* Data items:
+++++
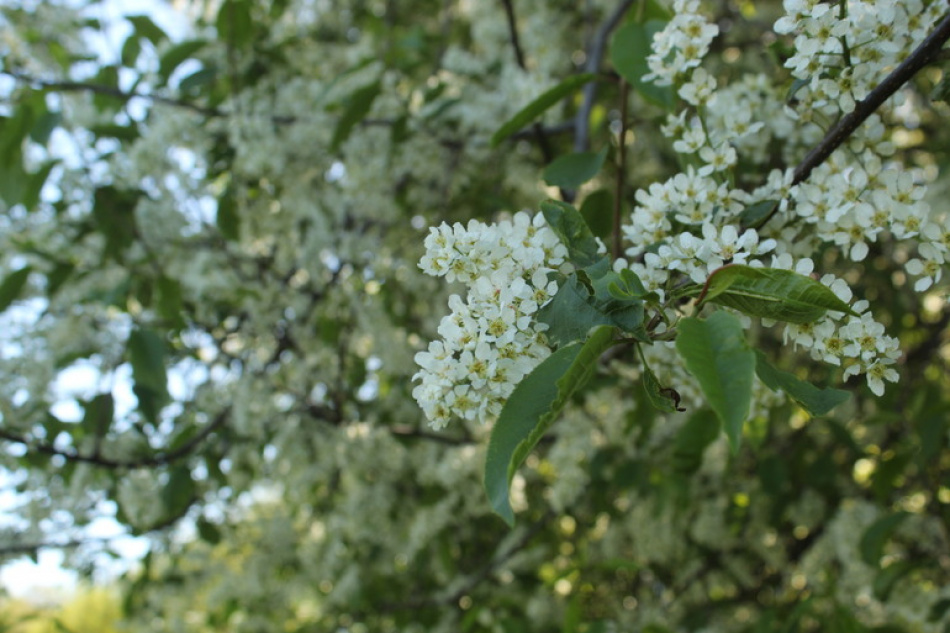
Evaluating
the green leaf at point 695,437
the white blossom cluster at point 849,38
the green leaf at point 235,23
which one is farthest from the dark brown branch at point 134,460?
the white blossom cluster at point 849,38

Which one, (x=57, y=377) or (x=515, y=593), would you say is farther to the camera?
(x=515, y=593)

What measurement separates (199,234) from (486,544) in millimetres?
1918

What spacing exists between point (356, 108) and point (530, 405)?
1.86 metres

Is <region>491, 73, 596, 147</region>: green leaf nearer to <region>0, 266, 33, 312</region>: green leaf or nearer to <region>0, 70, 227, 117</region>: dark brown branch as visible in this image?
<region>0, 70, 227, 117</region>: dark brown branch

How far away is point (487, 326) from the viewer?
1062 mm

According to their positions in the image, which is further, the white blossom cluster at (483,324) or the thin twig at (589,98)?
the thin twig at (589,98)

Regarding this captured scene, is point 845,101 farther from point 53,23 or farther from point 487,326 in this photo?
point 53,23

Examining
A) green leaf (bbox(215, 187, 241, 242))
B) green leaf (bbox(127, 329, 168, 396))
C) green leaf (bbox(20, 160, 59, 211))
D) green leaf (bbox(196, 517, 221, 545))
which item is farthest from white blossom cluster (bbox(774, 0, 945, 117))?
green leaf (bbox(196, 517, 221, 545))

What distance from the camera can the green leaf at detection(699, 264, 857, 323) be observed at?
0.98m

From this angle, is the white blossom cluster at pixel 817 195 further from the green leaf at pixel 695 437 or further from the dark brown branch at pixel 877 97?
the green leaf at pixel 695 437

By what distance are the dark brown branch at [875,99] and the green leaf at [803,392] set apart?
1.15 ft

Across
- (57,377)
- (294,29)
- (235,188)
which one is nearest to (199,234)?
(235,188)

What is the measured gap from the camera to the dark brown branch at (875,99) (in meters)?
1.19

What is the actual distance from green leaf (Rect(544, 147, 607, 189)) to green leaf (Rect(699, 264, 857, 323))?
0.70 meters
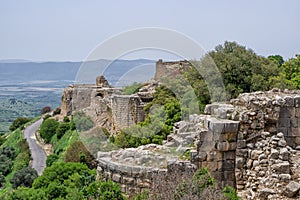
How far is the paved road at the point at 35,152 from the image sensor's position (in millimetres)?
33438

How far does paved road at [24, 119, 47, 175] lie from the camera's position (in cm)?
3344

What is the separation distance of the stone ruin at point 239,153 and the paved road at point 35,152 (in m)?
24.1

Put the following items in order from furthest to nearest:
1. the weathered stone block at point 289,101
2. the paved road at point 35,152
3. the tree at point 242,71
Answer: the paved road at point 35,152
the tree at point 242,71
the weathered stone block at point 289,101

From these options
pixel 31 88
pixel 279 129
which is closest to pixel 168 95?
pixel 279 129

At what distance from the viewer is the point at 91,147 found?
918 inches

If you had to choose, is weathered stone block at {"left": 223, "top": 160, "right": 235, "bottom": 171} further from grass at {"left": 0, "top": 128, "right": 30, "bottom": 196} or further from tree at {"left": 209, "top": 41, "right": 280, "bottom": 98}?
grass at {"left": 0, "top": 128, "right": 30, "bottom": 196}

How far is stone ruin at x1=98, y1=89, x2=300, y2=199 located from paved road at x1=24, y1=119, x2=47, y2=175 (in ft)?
+++++
* What is needed: Your task is to repeat the data above exactly while excluding the pictures.

* Written answer:
Evaluating
the green leaf at point 695,437
the white blossom cluster at point 849,38
the green leaf at point 235,23
which one is farthest from the dark brown branch at point 134,460?
the white blossom cluster at point 849,38

Which one, (x=57, y=377) or (x=515, y=593), would you say is farther to the camera?
(x=515, y=593)

What measurement separates (199,234) from (486,544) in millimetres?
1918

What spacing exists between point (356, 108) and point (530, 405)?
1.86 metres

Is <region>491, 73, 596, 147</region>: green leaf nearer to <region>0, 266, 33, 312</region>: green leaf or nearer to <region>0, 70, 227, 117</region>: dark brown branch as visible in this image?
<region>0, 70, 227, 117</region>: dark brown branch

How far away is point (487, 326) from the viewer?
1062 mm

According to their positions in the image, which is further, the white blossom cluster at (483,324) or the thin twig at (589,98)?
the thin twig at (589,98)

Regarding this captured scene, is point 845,101 farther from point 53,23 or farther from point 487,326 in this photo?
point 53,23

Examining
A) green leaf (bbox(215, 187, 241, 242))
B) green leaf (bbox(127, 329, 168, 396))
C) green leaf (bbox(20, 160, 59, 211))
D) green leaf (bbox(196, 517, 221, 545))
which item is farthest from white blossom cluster (bbox(774, 0, 945, 117))?
green leaf (bbox(196, 517, 221, 545))

What distance from the camera can the green leaf at detection(699, 264, 857, 323) be observed at?
0.98m

From this angle, is the white blossom cluster at pixel 817 195 further from the green leaf at pixel 695 437 or further from the dark brown branch at pixel 877 97?
the green leaf at pixel 695 437

By what distance are the dark brown branch at [875,99] and the green leaf at [803,392] set apart?
1.15 ft

Across
- (57,377)
- (294,29)
- (235,188)
which one is nearest to (199,234)?
(235,188)

What is the measured gap from the camera to the dark brown branch at (875,99) (in meters)?
1.19

What is the actual distance from green leaf (Rect(544, 147, 607, 189)) to green leaf (Rect(699, 264, 857, 323))?
0.70 meters
How far is the paved road at the point at 35,152 from the image sensor's position (in millimetres)?
33438

How far does paved road at [24, 119, 47, 175] lie from the camera's position (in cm)?
3344

What is the separation distance of the stone ruin at point 239,153 and the paved road at point 35,152 (in m)?
24.1

Put the following items in order from furthest to nearest:
1. the weathered stone block at point 289,101
2. the paved road at point 35,152
3. the tree at point 242,71
Answer: the paved road at point 35,152
the tree at point 242,71
the weathered stone block at point 289,101

From these options
pixel 31 88
pixel 279 129
which is closest to pixel 168 95?
pixel 279 129

At what distance from the viewer is the point at 91,147 found?
918 inches

If you had to choose, is weathered stone block at {"left": 223, "top": 160, "right": 235, "bottom": 171} further from grass at {"left": 0, "top": 128, "right": 30, "bottom": 196} or further from tree at {"left": 209, "top": 41, "right": 280, "bottom": 98}?
grass at {"left": 0, "top": 128, "right": 30, "bottom": 196}

How far is stone ruin at x1=98, y1=89, x2=300, y2=199 located from paved road at x1=24, y1=119, x2=47, y2=175 (in ft)?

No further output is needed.